The working class is just starting to shake off the cobwebs of a long hibernation and has yet to really flex its muscles. But the potential power of the workers is extraordinary, and with the correct leadership, will be an unstoppable force.

As an example, take the power of the West Coast longshore workers. For 22 years, the Port of Los Angeles was the busiest container port in North America, moving around 10 million cargo containers and bringing in roughly half a billion dollars in annual revenue for the state of California. For the last three months of 2022, however, the top spot went to the Port of New York and New Jersey.

Cargo volume at the Port of Los Angeles fell by 25% over just three months, with containers floating instead into New York, New Jersey, New Orleans, and Savannah. The reason?
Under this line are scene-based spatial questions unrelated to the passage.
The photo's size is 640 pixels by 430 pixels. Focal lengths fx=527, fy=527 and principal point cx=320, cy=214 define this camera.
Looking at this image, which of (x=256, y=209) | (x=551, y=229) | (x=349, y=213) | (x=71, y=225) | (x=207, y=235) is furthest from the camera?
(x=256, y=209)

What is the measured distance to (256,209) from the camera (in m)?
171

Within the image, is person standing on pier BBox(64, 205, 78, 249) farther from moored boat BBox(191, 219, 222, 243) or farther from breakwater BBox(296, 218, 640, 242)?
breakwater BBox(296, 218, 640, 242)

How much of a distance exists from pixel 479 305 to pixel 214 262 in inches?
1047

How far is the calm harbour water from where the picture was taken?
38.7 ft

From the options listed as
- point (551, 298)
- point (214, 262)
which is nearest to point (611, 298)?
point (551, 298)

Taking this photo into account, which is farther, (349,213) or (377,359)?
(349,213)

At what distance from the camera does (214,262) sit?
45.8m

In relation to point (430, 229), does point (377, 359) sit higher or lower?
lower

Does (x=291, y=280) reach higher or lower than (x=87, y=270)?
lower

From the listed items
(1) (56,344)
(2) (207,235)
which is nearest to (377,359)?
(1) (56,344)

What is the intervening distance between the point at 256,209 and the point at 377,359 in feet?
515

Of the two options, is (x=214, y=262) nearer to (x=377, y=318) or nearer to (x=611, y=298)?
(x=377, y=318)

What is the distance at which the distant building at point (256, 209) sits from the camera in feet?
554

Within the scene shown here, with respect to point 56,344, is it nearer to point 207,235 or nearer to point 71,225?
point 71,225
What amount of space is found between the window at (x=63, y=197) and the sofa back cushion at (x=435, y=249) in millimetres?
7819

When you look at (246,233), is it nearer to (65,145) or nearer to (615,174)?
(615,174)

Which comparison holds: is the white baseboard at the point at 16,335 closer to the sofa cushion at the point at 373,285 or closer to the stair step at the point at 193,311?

Unresolved contract disputes between 22,000 port workers in the International Longshore and Warehouse Union (ILWU) and 70 companies represented by the Pacific Maritime Association.

If these container cranes at the Port of Los Angeles were to grind to a halt it would impact the entire world economy. / Image: Joey Zanotti, Flickr

With no contract in place since November 2019, the capitalists who own the terminals are nervous that a strike could cripple their operations, despite ILWU leaders’ assurances that they have no intention of calling for such action. But the implications are clear: a strike by just 0.000066% of the US population would have global supply-chain implications and cost the capitalists billions. This is a graphic example of the potential power of the working class.

The containerization of cargo and just-in-time production and logistics have led to massive efficiencies and gargantuan profits for the capitalists. But it also exposes them to enormous vulnerabilities that could bring the economy screeching to a halt. Unfortunately, the current labor leaders are not at all interested in flexing this power. They are more terrified of their members than they are of the capitalists, and are an essential, if not the essential pillar in maintaining the rule of the exploiters.

As Trotsky explained in 1940:

Monopoly capitalism does not rest on competition and free private initiative but on centralized command. The capitalist cliques at the head of mighty trusts, syndicates, banking consortiums, etc., view economic life from the very same heights as does state power; and they require at every step the collaboration of the latter.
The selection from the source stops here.